案件4 きみにあいたい 35
その東大寺は、部活が終わるや否や、さっさと自分の二年の教室に行ってしまった。一時間目の英語で当たるのだそうだ。
予習をしていないので、誰かに写させてもらうと言っていた。相変わらず、留年しても懲りない奴だ。
下駄箱で靴を履きかえ、三階に上がる。
部活に出ていなかった阿部哲郎を心配して、直哉は四組の教室を覗く。
二年の時同じクラスだった中田に聞くと、まだ来ていないと言われ、月曜日早々休みかと思っていたら、当の哲郎がやってきた。

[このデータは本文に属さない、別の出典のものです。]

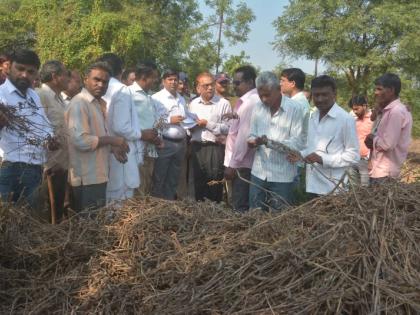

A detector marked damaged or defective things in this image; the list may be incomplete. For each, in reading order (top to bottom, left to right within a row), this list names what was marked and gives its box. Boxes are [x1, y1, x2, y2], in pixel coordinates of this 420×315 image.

damaged harvest pile [0, 184, 420, 314]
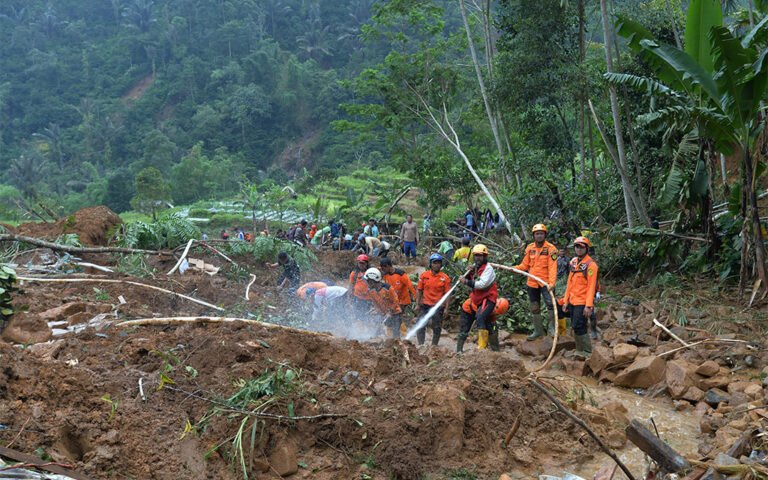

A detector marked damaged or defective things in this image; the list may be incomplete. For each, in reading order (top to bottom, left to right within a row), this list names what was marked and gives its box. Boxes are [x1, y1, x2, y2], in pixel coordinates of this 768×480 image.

damaged land [3, 208, 768, 478]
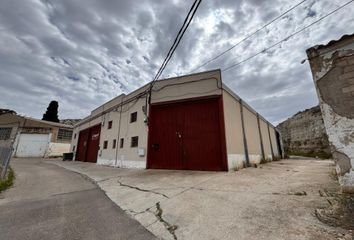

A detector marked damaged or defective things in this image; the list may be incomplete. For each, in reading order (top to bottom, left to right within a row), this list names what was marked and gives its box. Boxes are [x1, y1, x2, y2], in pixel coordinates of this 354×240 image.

cracked pavement [48, 158, 352, 239]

「何やってたんだよ。サボリか。二年のユタカの奴もきてなかったんだぜ。今日」
佐藤裕は、一年で唯一スタメンに起用された、鳴りもの入りのルーキーだった。
自分達が引退した後は彼と、そして留年した東大寺が引っ張っていってくれればと直哉は期待している。哲郎は短く、
「電車、事故」
と言ったまま、俯いている。どうかしたのかと、直哉は哲郎の顔を覗き込んだ。
「何、どうした? 顔色悪いぜ」
本当は身体の調子でも悪いのだろうか。哲郎は青冷めている。
「ユタカはもう来ない」
哲郎は顔を俯けて、ボソボソと言った。普段のもの怯じしない態度が、嘘のようだ。
直哉は訳が分からない顔になる。
「は……? え……? 何で。部活止めるとか」
それは何としても避けたい。しかし彼が来ない理由は、直哉の全く思ってもみない形で現れた。

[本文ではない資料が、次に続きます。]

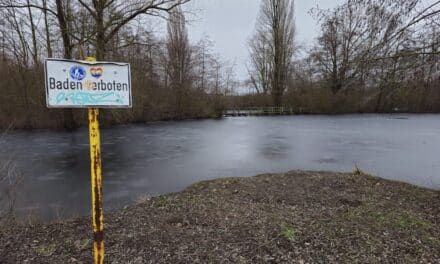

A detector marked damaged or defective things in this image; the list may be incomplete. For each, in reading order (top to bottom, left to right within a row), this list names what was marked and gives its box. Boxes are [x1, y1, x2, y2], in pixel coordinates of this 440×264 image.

rust stain on post [87, 56, 105, 264]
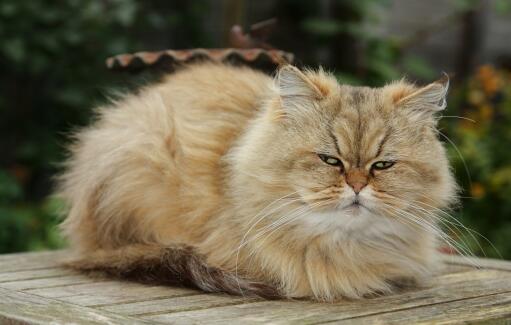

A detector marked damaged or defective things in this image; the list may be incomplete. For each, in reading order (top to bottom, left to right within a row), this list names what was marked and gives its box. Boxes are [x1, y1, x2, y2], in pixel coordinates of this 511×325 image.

rusty metal object [106, 48, 294, 73]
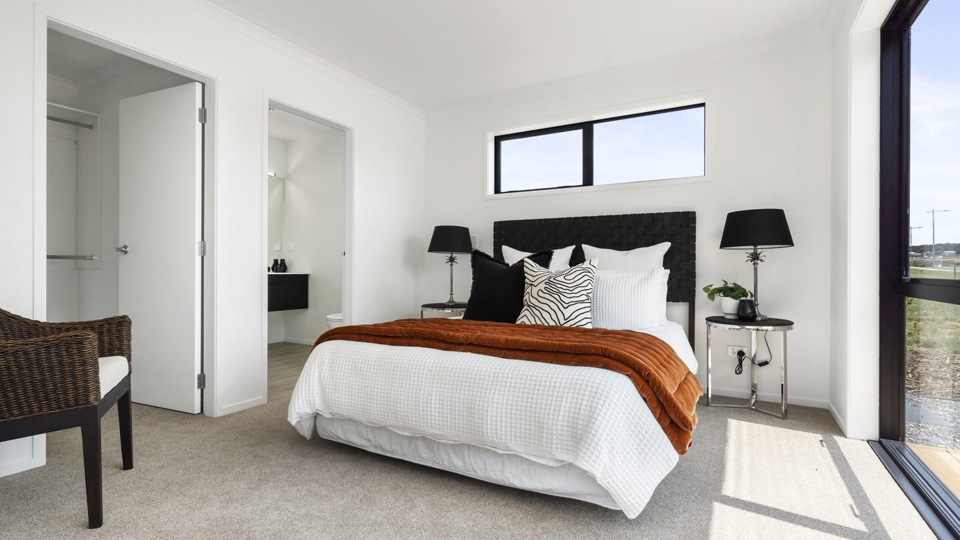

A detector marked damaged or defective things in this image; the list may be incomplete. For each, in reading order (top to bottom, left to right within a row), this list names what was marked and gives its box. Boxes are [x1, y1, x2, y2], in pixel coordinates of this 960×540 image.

rust throw blanket [318, 318, 700, 454]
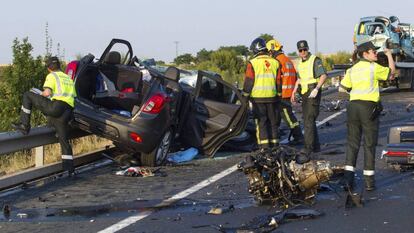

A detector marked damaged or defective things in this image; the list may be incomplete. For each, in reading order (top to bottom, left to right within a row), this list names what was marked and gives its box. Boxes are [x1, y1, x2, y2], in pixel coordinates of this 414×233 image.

overturned vehicle [66, 38, 247, 166]
severely damaged car [65, 38, 249, 166]
detached car engine [239, 147, 334, 207]
overturned vehicle [239, 147, 336, 207]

「アイツ死んだんだよ。ほら、俺アイツと駅が一緒じゃん。たまに同じ車両に乗り合わしたりしてたんだよな。気ぃ使わせたら悪いから、一緒にならないようにしてたんだけどさ。いつもみたいにアイツが先にきてて、ああいるなって思ってて、電車がきたと思ったら……凄い騒ぎだろう。アイツがホームに転落したんだ。助からないだろうってさ」
哲郎は堰を切ったように喋った。言うだけ言うと落ち着いたらしい。もう普段の表情に戻っていた。
「自殺なのか?」
哲郎はさあと首を傾げた。
今日の夕刊にでも載るだろうし、ニュースにも取り上げられるだろう。明日にでもなれば、その話題で学校中持ちきりになるかもしれない。

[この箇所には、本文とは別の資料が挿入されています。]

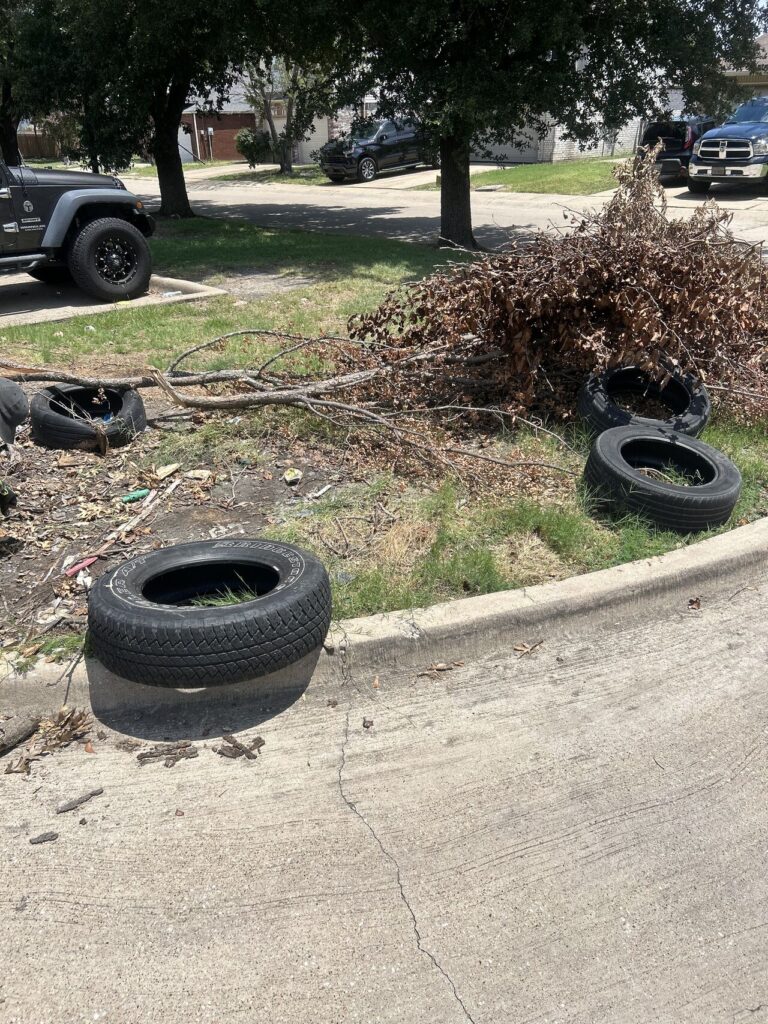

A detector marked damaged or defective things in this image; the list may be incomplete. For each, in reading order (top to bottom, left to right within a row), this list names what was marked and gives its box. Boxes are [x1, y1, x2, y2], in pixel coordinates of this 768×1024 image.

cracked concrete pavement [132, 174, 768, 247]
cracked concrete pavement [1, 569, 768, 1024]
crack in concrete [337, 708, 479, 1019]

「分かんないけど、事故だって。電車に輓かれるなんてな」
今の気分をどう表現していいのか、直哉には分からない。それは哲郎も同じらしい。二人とも珍しく押し黙ってしまった。
「分かんねーな。悩みなんてなさそうに見えたけど」
やっぱり自殺なのだろうか。自殺の理由はなんだろう。